I was thinking something along the lines of lifting a binary into IR and
spitting it out for a different processor.

This is going to be extremely difficult. Imagine for example how this function would be compiled:

   struct Foo {
     void *v;
     int i;
     long l;
   };

   long bar(Foo *f) {
     return f->l;
   }

If we pick a particular target, and compile this function for that, then 'foo' will have some offset into the struct from which it loads 'l'. This is easy because we know the sizes of the struct's members, and the layout rules for structs on the target.

Now turn that around: given an offset into a struct for one target, what's the offset into the same struct on another target? We're stuck because we can't reconstruct from this offset what the sizes of v and i are individually; all we have is their sum (and that doesn't even take alignment issues into account). This is because when we're looking at the binary we don't know, given that offset, that the two elements in front of it are a void* and an int.

Now, you might think that: "well, okay we'll just use the offsets from one target in the other target's binaries". But that isn't going to work either: what if void* isn't the same size between the two targets? And that's just the tip of the iceberg.

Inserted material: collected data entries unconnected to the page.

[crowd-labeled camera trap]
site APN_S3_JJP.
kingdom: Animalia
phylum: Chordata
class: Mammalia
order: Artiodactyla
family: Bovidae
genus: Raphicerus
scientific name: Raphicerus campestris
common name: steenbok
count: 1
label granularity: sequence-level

TL;DR: binary translation is a very difficult problem.

Jon

I was afraid of something like that. I was thinking that translating
function calls would be an issue; I didn't think about data layout.

what if void* isn't the same size between the two targets?

I believe that the translated program has no other choice but to use the same
pointer size and data layout as the original one. Though, memory operations have
to be modified to map one memory space into another properly.

Having spent my formative years (or whatever it's called) many years
back writing a disassembler that produced "re-assemblable" code (that
worked most of the time), I'm quite familiar with the fundamentals of
simply knowing "what is read-only data, what is instructions". I had
to invent several heuristics to solve for example jump-tables [switch
statement] that are PC-relative or text-strings embedded in the "code"
section - both typically "look kind of like instructions, but aren't
really" - strings are a little less difficult than jump-tables, but
both can be very tricky - especially if they are relatively short
sequences (is "F\n" an instruction or string?)

If you then want to abstract it further, to a higher level language
(e.g LLVM IR), you have to actually undersstand the semantics of each
instruction.

Calls are typically not so bad - you can figure out from the system
calling convention what is part of the call and what isn't (assuming
the calling convention of the compiler is documented, of course)

Indeed, I guess one of the most difficult questions in binary translation must be
to discriminate between code and data in an executable. And the most difficult
task must be to support self-modifying code.

It seems that though one can use some heuristics to handle both these issues
properly in most cases, to create a robust binary translator one needs to have
both a full copy of initial binary and a full-fledged binary *interpreter* at
run time. Quite similar to compilation of dynamic languages.